If you want to really get into the family tree, it's also related to the Rolls-Royce Ghost. Considering our test car is the range-topping 650i, with a quarter-of-million-dollar price tag, this should be a good thing: a luxury open-top four-seater with limousine genes.
Mostly, it is. The 650i is fast, beautifully smooth and comprehensively equipped. But our evaluation car is also evidence that you can go too far.
The 7-Series boasts Integral Active Steering - essentially a rear-wheel-steer system that makes the big sedan easier to turn in tight spaces (because the rear wheels go in the opposite direction to the front) and more agile in fast corners (where they turn the same way). It's welcome technology that improves ease-of-use on such a large car.
Integral Active Steer is also available on the 6-Series (and sister 5-Series) as a $4850 option.
It was fitted to our test car and, having also driven a 650i without, I'd have to say it's one box I wouldn't tick.
While the 650i is not a small car, it's not large enough to require this type of assistance in city driving. Out on the open road, the 650i's strength is effortless performance and smooth, flowing chassis character.
Having such abrupt chassis response in a car like this is actually a bit distracting. Especially when you've got Electronic Damper Control and something called Adaptive Drive to try and use/understand (I don't, really).
So no, the 650i does not play at being a sports car all that well. It's not supposed to. But it is staggeringly quick, with an incredible 300kW/600Nm from its 4.4-litre twin turbo V8 and 0-100km/h in 5sec neat.
So it's not far off an M3 in a straight line, for example - except that you're rolling along with an eight-speed automatic gearbox and the whole experience feels totally unflustered.
It'll even do 10.7 litres per 100km ... although not on my watch.

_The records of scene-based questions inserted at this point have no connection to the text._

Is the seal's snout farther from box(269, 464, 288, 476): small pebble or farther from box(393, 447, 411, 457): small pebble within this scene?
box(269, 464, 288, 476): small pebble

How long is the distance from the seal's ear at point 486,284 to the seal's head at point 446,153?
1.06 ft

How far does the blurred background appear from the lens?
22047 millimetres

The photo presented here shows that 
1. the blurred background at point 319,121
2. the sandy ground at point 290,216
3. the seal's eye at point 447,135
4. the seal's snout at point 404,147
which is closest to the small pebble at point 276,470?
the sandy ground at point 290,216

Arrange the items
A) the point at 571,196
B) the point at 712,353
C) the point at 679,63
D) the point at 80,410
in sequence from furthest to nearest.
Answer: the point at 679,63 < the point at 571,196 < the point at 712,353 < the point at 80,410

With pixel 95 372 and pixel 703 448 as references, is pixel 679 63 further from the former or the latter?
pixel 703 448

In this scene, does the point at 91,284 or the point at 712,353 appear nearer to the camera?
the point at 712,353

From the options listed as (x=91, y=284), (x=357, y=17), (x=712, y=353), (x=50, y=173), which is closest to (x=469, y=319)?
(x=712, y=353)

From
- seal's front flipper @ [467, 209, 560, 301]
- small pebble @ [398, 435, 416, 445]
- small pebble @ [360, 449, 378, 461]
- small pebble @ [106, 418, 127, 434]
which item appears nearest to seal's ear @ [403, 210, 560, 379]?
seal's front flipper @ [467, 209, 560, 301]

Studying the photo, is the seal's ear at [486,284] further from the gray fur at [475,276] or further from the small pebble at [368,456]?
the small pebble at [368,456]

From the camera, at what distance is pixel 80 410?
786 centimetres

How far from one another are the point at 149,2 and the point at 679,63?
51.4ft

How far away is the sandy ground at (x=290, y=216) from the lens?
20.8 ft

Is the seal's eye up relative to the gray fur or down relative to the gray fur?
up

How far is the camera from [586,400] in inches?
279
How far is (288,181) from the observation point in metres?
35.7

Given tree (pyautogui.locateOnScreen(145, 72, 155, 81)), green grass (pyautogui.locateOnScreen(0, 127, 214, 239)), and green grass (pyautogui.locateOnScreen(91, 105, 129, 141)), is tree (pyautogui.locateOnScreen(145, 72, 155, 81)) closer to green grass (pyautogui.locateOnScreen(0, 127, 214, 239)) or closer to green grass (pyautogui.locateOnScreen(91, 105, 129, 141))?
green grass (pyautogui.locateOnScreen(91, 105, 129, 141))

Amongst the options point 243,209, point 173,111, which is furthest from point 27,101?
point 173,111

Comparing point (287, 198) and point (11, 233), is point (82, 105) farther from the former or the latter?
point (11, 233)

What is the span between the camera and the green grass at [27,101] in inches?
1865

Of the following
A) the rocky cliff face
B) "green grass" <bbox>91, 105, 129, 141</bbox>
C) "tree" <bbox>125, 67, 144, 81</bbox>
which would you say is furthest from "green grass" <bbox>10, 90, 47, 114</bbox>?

It's a bit odd evaluating the 6-Series as a convertible first, but that's the way BMW has launched the car globally - mainly because the ragtop version was more popular in the previous model.
It's impossible to say if or how the car is compromised compared with the forthcoming coupe version, but on the basis of this experience nothing springs to mind. It's good looking, solid and beautifully made. As with the previous model, the interior is completely different to the donor 5-Series and really quite swish - especially when the dashboard is trimmed in $3600 worth of leather with "extended features" (not sure what those are).
The top is old-school fabric (most luxury convertibles are) and the rear seats are pretty tight - the coupe is likely to be a bit more roomy, but hardly spacious.
Convenience features include ... everything, really. You get a head-up display, internet connectivity through your cellphone, surround-view parking assistance and navigation on a huge 27.5cm screen.
You can't get away from the fact that a two-tonne luxury convertible appeals to a certain demographic - one for whom gold is a natural colour choice. These people will love the 650i's quality and presence, even if they won't necessarily use the car's considerable performance potential and high-tech chassis.
That's okay - none of it has been wasted because it's really filled me with a sense of anticipation for the lighter, even more rigid coupe version.
The bottom line:
Fast, smooth, not nearly as funny looking as the old model - the new 6-Series convertible gets the luxury fundamentals right. Just don't be tempted by too many of the high-tech options.